|
Loading...
OmicSoft Server on the Cloud Tutorial
Go Back
Quick tutorial on analyzing NGS data with OmicSoft Server on the Cloud
With OmicSoft Server + Server on the Cloud can execute parallel NGS analyses on your AWS Cloud environment. Data stored on your S3 buckets are available for analysis, just like any other data on your server.
This add-on feature only requires one-time configuration by your OmicSoft Server administrator, described on OmicSoft Server Configuration with Cloud .This feature can work with OmicSoft Server installations on physical machines, or Cloud-based virtual machines, as long as the machines can reach AWS services.
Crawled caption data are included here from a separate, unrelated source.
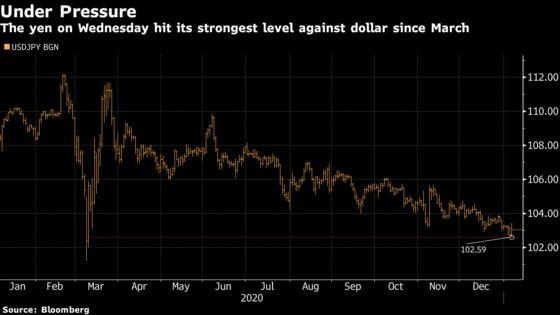 Japan Officials Meet to Show Vigilance on Yen Near 9-Month High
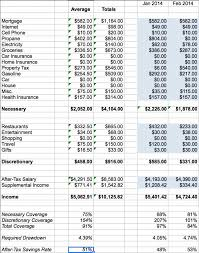 Monthly Expenses Spreadsheet Spreadsheet For Household Expenses And Free Template With Monthly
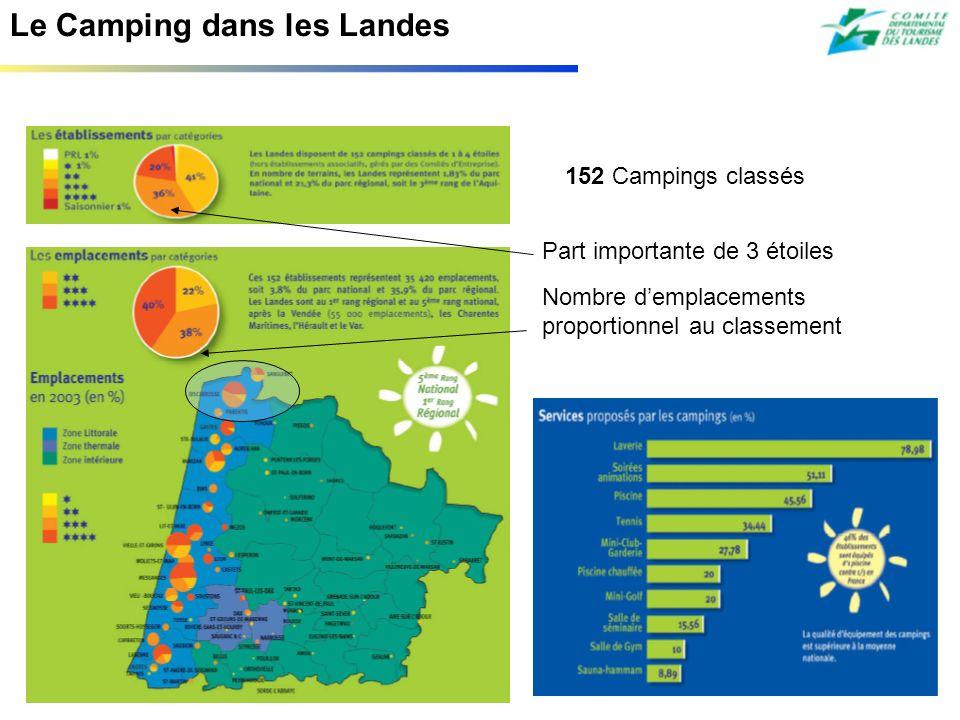 Le Camping dans les Landes Part importante de 3 étoiles Nombre demplacements proportionnel au classement 152 Campings classés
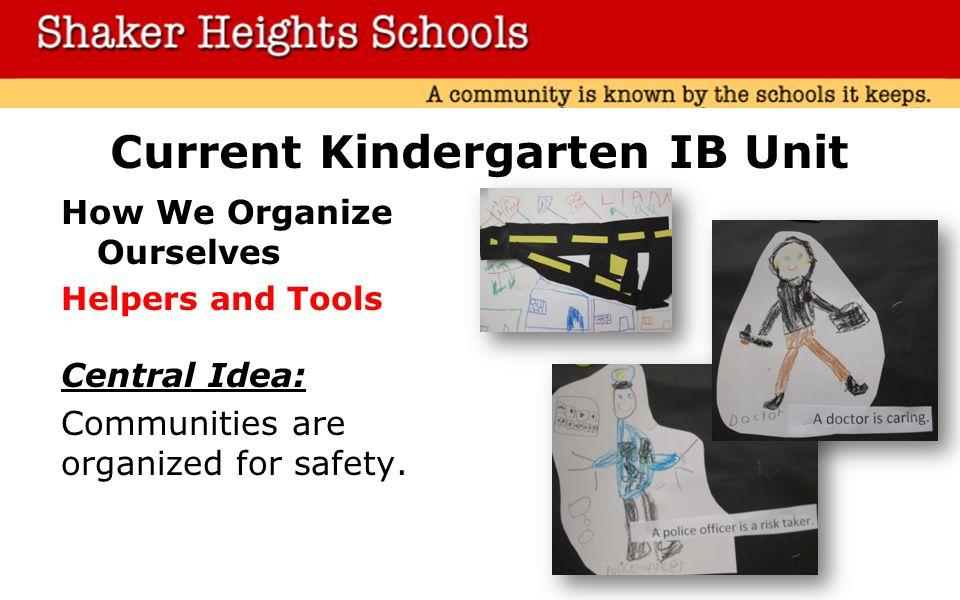 Current Kindergarten IB Unit How We Organize Ourselves Helpers and Tools Central Idea: Communities are organized for safety.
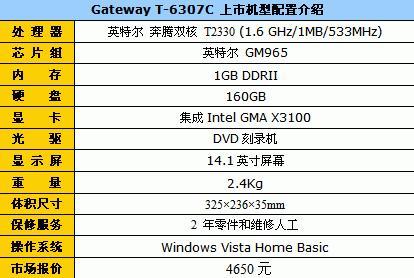 14日行情:双核配160GB硬盘本4650元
OmicSoft Server on the Cloud basics
The basic logic for OmicSoft Server on the Cloud to trigger cloud-based NGS analysis is:
- Input is S3-based data within a mapped S3 folder
- Output is a mapped S3 folder
- OmicSoft Server creates temporary cloud compute “EC2” instances in your AWS environment, transfers input data from S3 to EC2, performs analysis, and transfers output data to S3
- Summarizations and analysis tables will be automatically downloaded to your OmicSoft Server project
- Each sample will be analyzed on a separate EC2 instance; there is rarely a reason to limit the number of parallel jobs
Example Server on the Cloud workflow
Create or Open a Server-based project
- Connect to your OmicSoft Server
- Open or create a new Server-based project (in the Analysis tab)
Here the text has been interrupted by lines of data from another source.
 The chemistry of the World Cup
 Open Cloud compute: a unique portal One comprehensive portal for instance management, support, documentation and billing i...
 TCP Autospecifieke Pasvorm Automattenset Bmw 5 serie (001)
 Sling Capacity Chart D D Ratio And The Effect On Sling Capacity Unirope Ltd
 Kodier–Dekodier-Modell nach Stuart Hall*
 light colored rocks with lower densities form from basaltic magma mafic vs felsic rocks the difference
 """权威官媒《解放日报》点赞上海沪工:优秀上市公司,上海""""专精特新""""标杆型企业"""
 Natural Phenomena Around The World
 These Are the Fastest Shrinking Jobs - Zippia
- Upload or locate your data on your mapped S3 bucket (in the Server tab, with Server Files)
Transfer Files to Server cloud
Before running server jobs on cloud, you will upload the data files to a Cloud folder, or locate data already transferred. Go to Server File | Browse Files window. It’s best practice for OmicSoft Administrators to name mapped S3 folders with “Cloud” in the folder, so you can differentiate Cloud S3 folders from network-mapped folders. In this example, the folder is named “SGECloudFolder”, and Vivian has created a subfolder to store input data.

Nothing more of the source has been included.